We will extend our async/await implementation to support asynchronous I/O
operations. The source file is sources/echo_async.ml
. As usual, we declare the
effects and functions to perform the effects:
type file_descr = Unix.file_descr
type sockaddr = Unix.sockaddr
type msg_flag = Unix.msg_flag
effect Accept : file_descr -> (file_descr * sockaddr)
let accept fd = perform (Accept fd)
effect Recv : file_descr * bytes * int * int * msg_flag list -> int
let recv fd buf pos len mode = perform (Recv (fd, buf, pos, len, mode))

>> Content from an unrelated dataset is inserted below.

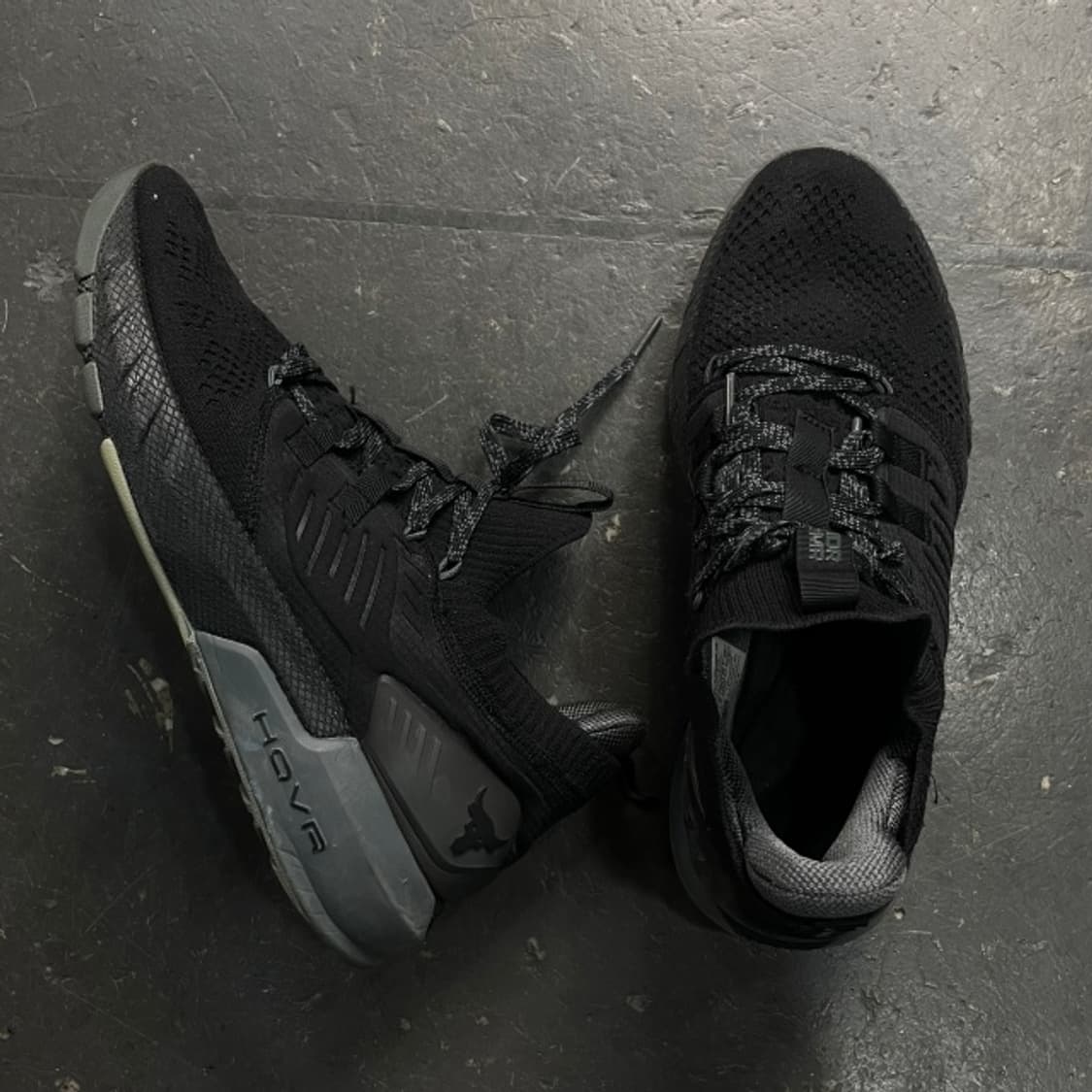 270 언더아머 프로젝트 락 3  상품이미지1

effect Send : file_descr * bytes * int * int * msg_flag list -> int
let send fd bus pos len mode = perform (Send (fd, bus, pos, len, mode))
We define functions to poll whether a file descriptor is ready to read or write:
let ready_to_read fd =
match Unix.select [fd] [] [] 0. with
| [], _, _ -> false
| _ -> true
let ready_to_write fd =
match Unix.select [] [fd] [] 0. with
| _, [], _ -> false
| _ -> true
We define a type for tasks blocked on I/O, and a pair of hash tables to hold the continuations blocked on reads and writes:
type blocked = Blocked : 'a eff * ('a, unit) continuation -> blocked
(* tasks blocked on reads *)
let br = Hashtbl.create 13
(* tasks blocked on writes *)
let bw = Hashtbl.create 13
Now, the handler for Recv
is:
| effect (Recv (fd,buf,pos,len,mode) as e) k ->
if ready_to_read fd then
continue k (Unix.recv fd buf pos len mode)
else begin
Hashtbl.add br fd (Blocked (e, k));
schedule ()
end
If the file descriptor is ready to be read, then we perform the read immediately
with the blocking read form Unix
module knowing that the read would not block.
If not, we add the task to the blocked-on-read hash table br
, and schedule the
next task. The main schedule loop is:
let rec schedule () =
if not (Queue.is_empty q) then
(* runnable tasks available *)
Queue.pop q ()
else if Hashtbl.length br = 0 && Hashtbl.length bw = 0 then
(* no runnable tasks, and no blocked tasks => we're done. *)
()
else begin (* no runnable tasks, but blocked tasks available *)
let rd_fds = Hashtbl.fold (fun fd _ acc -> fd::acc) br [] in
let wr_fds = Hashtbl.fold (fun fd _ acc -> fd::acc) bw [] in
let rdy_rd_fds, rdy_wr_fds, _ = Unix.select rd_fds wr_fds [] (-1.) in
let rec resume ht = function
| [] -> ()
| x::xs ->
begin match Hashtbl.find ht x with
| Blocked (Recv (fd, buf, pos, len, mode), k) ->
enqueue (fun () -> continue k (Unix.recv fd buf pos len mode))
| Blocked (Accept fd, k) -> failwith "not implemented"
| Blocked (Send (fd, buf, pos, len, mode), k) -> failwith "not implemented"
| Blocked _ -> failwith "impossible"
end;
Hashtbl.remove ht x
in
resume br rdy_rd_fds;
resume br rdy_wr_fds;
schedule ()
end
The interesting case is when runnable tasks are not available and there are blocked tasks. In this case, we run an iteration of the event loop. This may unblock further tasks and we continue running them.
In the file, sources/echo_async.ml
, some of the functionality for handling
Accept
and Send
event are not implemented. Your task is to implement these.
Once you implement these primitives, you can run echo_async.native
to start
the asynchronous echo server. This server is able to respond to multiple
concurrent clients.
Hopefully you've enjoyed the tutorial on algebraic effect handlers in Multicore OCaml. You should be familiar with:
- What algebraic effects and handlers are.
- Programming with algebraic effect handlers in Multicore OCaml.
- Implementation of algebraic effect handlers in Multicore OCaml.
- Developing control-flow abstractions such as restartable exceptions, generators, streams, coroutines, and asynchronous I/O.